- [Extract provided]:
Any parameter left unset by the host MCU application will use the default value assigned during the
initialization of the PL360 firmware.
Info: All configuration parameters described in this chapter can be found in conf_atpl360.h file.
5.1 Configure Application
The following parameters can be modified to alter the behavior of the device.
• Use add-on capabilities:
– Serial Interface: provides handling of messages to communicate with the Microchip PLC PHY
Tester PC tool and PLC Python scripts
– Sniffer Interface: provides handling of messages to communicate with the Microchip PLC
Sniffer PC tool
PL360
Configuration
Info: These add-on modules are included in the PLC PHY workspace provided by Microchip.
This workspace contains the projects to use with the Microchip PLC tools commented on
previously.
• Only in case of G3 communication stack, the frequency band can be selected depending on
customer requirements. G3 CEN-A, CEN-B and FCC bands are available using ATPL360_WB
parameter in the file conf_atpl360.h. Take into account that this configuration requires the use
of different firmware binary files in the PL360 device. For further information, please refer to 12.2.1
Bandplan Selection.

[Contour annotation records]

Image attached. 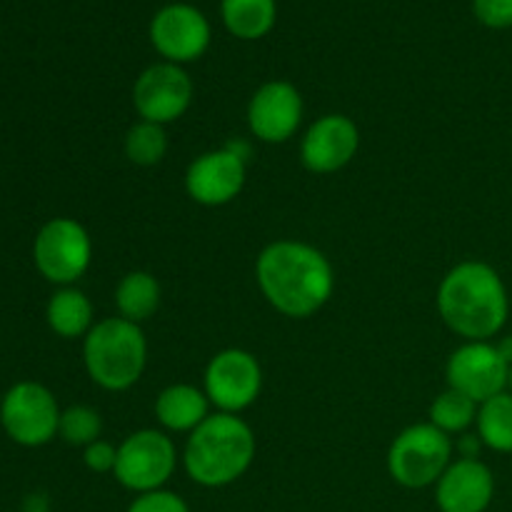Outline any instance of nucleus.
<instances>
[{
    "label": "nucleus",
    "mask_w": 512,
    "mask_h": 512,
    "mask_svg": "<svg viewBox=\"0 0 512 512\" xmlns=\"http://www.w3.org/2000/svg\"><path fill=\"white\" fill-rule=\"evenodd\" d=\"M255 280L263 298L285 318H310L335 293L333 263L303 240L265 245L255 260Z\"/></svg>",
    "instance_id": "nucleus-1"
},
{
    "label": "nucleus",
    "mask_w": 512,
    "mask_h": 512,
    "mask_svg": "<svg viewBox=\"0 0 512 512\" xmlns=\"http://www.w3.org/2000/svg\"><path fill=\"white\" fill-rule=\"evenodd\" d=\"M435 303L443 323L465 343L495 338L510 315L508 288L498 270L483 260H463L450 268Z\"/></svg>",
    "instance_id": "nucleus-2"
},
{
    "label": "nucleus",
    "mask_w": 512,
    "mask_h": 512,
    "mask_svg": "<svg viewBox=\"0 0 512 512\" xmlns=\"http://www.w3.org/2000/svg\"><path fill=\"white\" fill-rule=\"evenodd\" d=\"M258 453L253 428L240 415L210 413L188 435L183 450L185 473L203 488H225L243 478Z\"/></svg>",
    "instance_id": "nucleus-3"
},
{
    "label": "nucleus",
    "mask_w": 512,
    "mask_h": 512,
    "mask_svg": "<svg viewBox=\"0 0 512 512\" xmlns=\"http://www.w3.org/2000/svg\"><path fill=\"white\" fill-rule=\"evenodd\" d=\"M88 378L108 393L130 390L148 365V340L140 325L125 318H105L83 338Z\"/></svg>",
    "instance_id": "nucleus-4"
},
{
    "label": "nucleus",
    "mask_w": 512,
    "mask_h": 512,
    "mask_svg": "<svg viewBox=\"0 0 512 512\" xmlns=\"http://www.w3.org/2000/svg\"><path fill=\"white\" fill-rule=\"evenodd\" d=\"M453 438L433 423H415L395 435L388 450V473L408 490L430 488L453 463Z\"/></svg>",
    "instance_id": "nucleus-5"
},
{
    "label": "nucleus",
    "mask_w": 512,
    "mask_h": 512,
    "mask_svg": "<svg viewBox=\"0 0 512 512\" xmlns=\"http://www.w3.org/2000/svg\"><path fill=\"white\" fill-rule=\"evenodd\" d=\"M58 398L35 380H20L5 390L0 400V425L15 445L43 448L58 438L60 430Z\"/></svg>",
    "instance_id": "nucleus-6"
},
{
    "label": "nucleus",
    "mask_w": 512,
    "mask_h": 512,
    "mask_svg": "<svg viewBox=\"0 0 512 512\" xmlns=\"http://www.w3.org/2000/svg\"><path fill=\"white\" fill-rule=\"evenodd\" d=\"M93 240L83 223L75 218L48 220L33 240V263L48 283L65 288L75 285L90 268Z\"/></svg>",
    "instance_id": "nucleus-7"
},
{
    "label": "nucleus",
    "mask_w": 512,
    "mask_h": 512,
    "mask_svg": "<svg viewBox=\"0 0 512 512\" xmlns=\"http://www.w3.org/2000/svg\"><path fill=\"white\" fill-rule=\"evenodd\" d=\"M178 465L175 443L163 430H138L118 445L115 480L135 495L163 490Z\"/></svg>",
    "instance_id": "nucleus-8"
},
{
    "label": "nucleus",
    "mask_w": 512,
    "mask_h": 512,
    "mask_svg": "<svg viewBox=\"0 0 512 512\" xmlns=\"http://www.w3.org/2000/svg\"><path fill=\"white\" fill-rule=\"evenodd\" d=\"M203 390L218 413L240 415L263 393V368L248 350H220L205 368Z\"/></svg>",
    "instance_id": "nucleus-9"
},
{
    "label": "nucleus",
    "mask_w": 512,
    "mask_h": 512,
    "mask_svg": "<svg viewBox=\"0 0 512 512\" xmlns=\"http://www.w3.org/2000/svg\"><path fill=\"white\" fill-rule=\"evenodd\" d=\"M248 180V155L240 145H223L198 155L185 173V190L205 208L228 205L243 193Z\"/></svg>",
    "instance_id": "nucleus-10"
},
{
    "label": "nucleus",
    "mask_w": 512,
    "mask_h": 512,
    "mask_svg": "<svg viewBox=\"0 0 512 512\" xmlns=\"http://www.w3.org/2000/svg\"><path fill=\"white\" fill-rule=\"evenodd\" d=\"M510 365L490 340H468L453 350L445 365L448 388L468 395L478 405L508 390Z\"/></svg>",
    "instance_id": "nucleus-11"
},
{
    "label": "nucleus",
    "mask_w": 512,
    "mask_h": 512,
    "mask_svg": "<svg viewBox=\"0 0 512 512\" xmlns=\"http://www.w3.org/2000/svg\"><path fill=\"white\" fill-rule=\"evenodd\" d=\"M193 103V80L183 65L155 63L138 75L133 85V105L140 120L168 125L188 113Z\"/></svg>",
    "instance_id": "nucleus-12"
},
{
    "label": "nucleus",
    "mask_w": 512,
    "mask_h": 512,
    "mask_svg": "<svg viewBox=\"0 0 512 512\" xmlns=\"http://www.w3.org/2000/svg\"><path fill=\"white\" fill-rule=\"evenodd\" d=\"M150 43L165 63H193L208 50L210 23L193 5L170 3L150 20Z\"/></svg>",
    "instance_id": "nucleus-13"
},
{
    "label": "nucleus",
    "mask_w": 512,
    "mask_h": 512,
    "mask_svg": "<svg viewBox=\"0 0 512 512\" xmlns=\"http://www.w3.org/2000/svg\"><path fill=\"white\" fill-rule=\"evenodd\" d=\"M303 95L288 80H268L248 103V128L260 143H288L303 123Z\"/></svg>",
    "instance_id": "nucleus-14"
},
{
    "label": "nucleus",
    "mask_w": 512,
    "mask_h": 512,
    "mask_svg": "<svg viewBox=\"0 0 512 512\" xmlns=\"http://www.w3.org/2000/svg\"><path fill=\"white\" fill-rule=\"evenodd\" d=\"M360 130L353 118L343 113H328L315 120L300 140V163L315 175H330L343 170L358 155Z\"/></svg>",
    "instance_id": "nucleus-15"
},
{
    "label": "nucleus",
    "mask_w": 512,
    "mask_h": 512,
    "mask_svg": "<svg viewBox=\"0 0 512 512\" xmlns=\"http://www.w3.org/2000/svg\"><path fill=\"white\" fill-rule=\"evenodd\" d=\"M495 498V475L483 460L458 458L435 483L440 512H485Z\"/></svg>",
    "instance_id": "nucleus-16"
},
{
    "label": "nucleus",
    "mask_w": 512,
    "mask_h": 512,
    "mask_svg": "<svg viewBox=\"0 0 512 512\" xmlns=\"http://www.w3.org/2000/svg\"><path fill=\"white\" fill-rule=\"evenodd\" d=\"M210 400L205 390L188 383L168 385L155 400V418L170 433H193L210 415Z\"/></svg>",
    "instance_id": "nucleus-17"
},
{
    "label": "nucleus",
    "mask_w": 512,
    "mask_h": 512,
    "mask_svg": "<svg viewBox=\"0 0 512 512\" xmlns=\"http://www.w3.org/2000/svg\"><path fill=\"white\" fill-rule=\"evenodd\" d=\"M45 320H48V328L58 338L78 340L93 330L95 310L83 290L75 288V285H65V288H58L50 295Z\"/></svg>",
    "instance_id": "nucleus-18"
},
{
    "label": "nucleus",
    "mask_w": 512,
    "mask_h": 512,
    "mask_svg": "<svg viewBox=\"0 0 512 512\" xmlns=\"http://www.w3.org/2000/svg\"><path fill=\"white\" fill-rule=\"evenodd\" d=\"M115 308L120 318L140 325L160 308V283L148 270H130L115 288Z\"/></svg>",
    "instance_id": "nucleus-19"
},
{
    "label": "nucleus",
    "mask_w": 512,
    "mask_h": 512,
    "mask_svg": "<svg viewBox=\"0 0 512 512\" xmlns=\"http://www.w3.org/2000/svg\"><path fill=\"white\" fill-rule=\"evenodd\" d=\"M220 10L225 28L240 40L265 38L278 18L275 0H223Z\"/></svg>",
    "instance_id": "nucleus-20"
},
{
    "label": "nucleus",
    "mask_w": 512,
    "mask_h": 512,
    "mask_svg": "<svg viewBox=\"0 0 512 512\" xmlns=\"http://www.w3.org/2000/svg\"><path fill=\"white\" fill-rule=\"evenodd\" d=\"M478 438L495 453H512V393L495 395L478 408Z\"/></svg>",
    "instance_id": "nucleus-21"
},
{
    "label": "nucleus",
    "mask_w": 512,
    "mask_h": 512,
    "mask_svg": "<svg viewBox=\"0 0 512 512\" xmlns=\"http://www.w3.org/2000/svg\"><path fill=\"white\" fill-rule=\"evenodd\" d=\"M478 408L480 405L475 403V400H470L468 395L448 388L430 403L428 423H433L435 428L443 430V433L448 435L465 433V430H468L470 425H475V420H478Z\"/></svg>",
    "instance_id": "nucleus-22"
},
{
    "label": "nucleus",
    "mask_w": 512,
    "mask_h": 512,
    "mask_svg": "<svg viewBox=\"0 0 512 512\" xmlns=\"http://www.w3.org/2000/svg\"><path fill=\"white\" fill-rule=\"evenodd\" d=\"M168 153V133L165 125L138 120L125 133V158L138 168H153Z\"/></svg>",
    "instance_id": "nucleus-23"
},
{
    "label": "nucleus",
    "mask_w": 512,
    "mask_h": 512,
    "mask_svg": "<svg viewBox=\"0 0 512 512\" xmlns=\"http://www.w3.org/2000/svg\"><path fill=\"white\" fill-rule=\"evenodd\" d=\"M100 433H103V418L90 405H70L60 413L58 438H63L68 445L88 448L90 443L100 440Z\"/></svg>",
    "instance_id": "nucleus-24"
},
{
    "label": "nucleus",
    "mask_w": 512,
    "mask_h": 512,
    "mask_svg": "<svg viewBox=\"0 0 512 512\" xmlns=\"http://www.w3.org/2000/svg\"><path fill=\"white\" fill-rule=\"evenodd\" d=\"M125 512H190V508L178 493L163 488L138 495Z\"/></svg>",
    "instance_id": "nucleus-25"
},
{
    "label": "nucleus",
    "mask_w": 512,
    "mask_h": 512,
    "mask_svg": "<svg viewBox=\"0 0 512 512\" xmlns=\"http://www.w3.org/2000/svg\"><path fill=\"white\" fill-rule=\"evenodd\" d=\"M473 13L485 28H512V0H473Z\"/></svg>",
    "instance_id": "nucleus-26"
},
{
    "label": "nucleus",
    "mask_w": 512,
    "mask_h": 512,
    "mask_svg": "<svg viewBox=\"0 0 512 512\" xmlns=\"http://www.w3.org/2000/svg\"><path fill=\"white\" fill-rule=\"evenodd\" d=\"M83 463L93 473H113L118 463V448L103 438L95 440L88 448H83Z\"/></svg>",
    "instance_id": "nucleus-27"
},
{
    "label": "nucleus",
    "mask_w": 512,
    "mask_h": 512,
    "mask_svg": "<svg viewBox=\"0 0 512 512\" xmlns=\"http://www.w3.org/2000/svg\"><path fill=\"white\" fill-rule=\"evenodd\" d=\"M495 345H498L500 355H503V358L508 360V365H512V335H508V338H500Z\"/></svg>",
    "instance_id": "nucleus-28"
},
{
    "label": "nucleus",
    "mask_w": 512,
    "mask_h": 512,
    "mask_svg": "<svg viewBox=\"0 0 512 512\" xmlns=\"http://www.w3.org/2000/svg\"><path fill=\"white\" fill-rule=\"evenodd\" d=\"M508 390L512 393V365H510V375H508Z\"/></svg>",
    "instance_id": "nucleus-29"
}]
</instances>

- [Exercise instructions]:
**a.** List the G3 frequency bands that the PL360 configuration excerpt says are available through the ATPL360_WB parameter.
**b.** Rewrite the paragraph of the PL360 configuration excerpt beginning "Only in case of G3 communication stack" as a short bulleted list that keeps its main facts.

- [Solutions to the exercise]:
**a.**
CEN-A
CEN-B
FCC

**b.**
- Frequency band selection applies only to the G3 communication stack.
- The G3 CEN-A, CEN-B and FCC bands are available through the ATPL360_WB parameter in conf_atpl360.h.
- This configuration requires different firmware binary files in the PL360 device.
- Section 12.2.1 Bandplan Selection gives further information.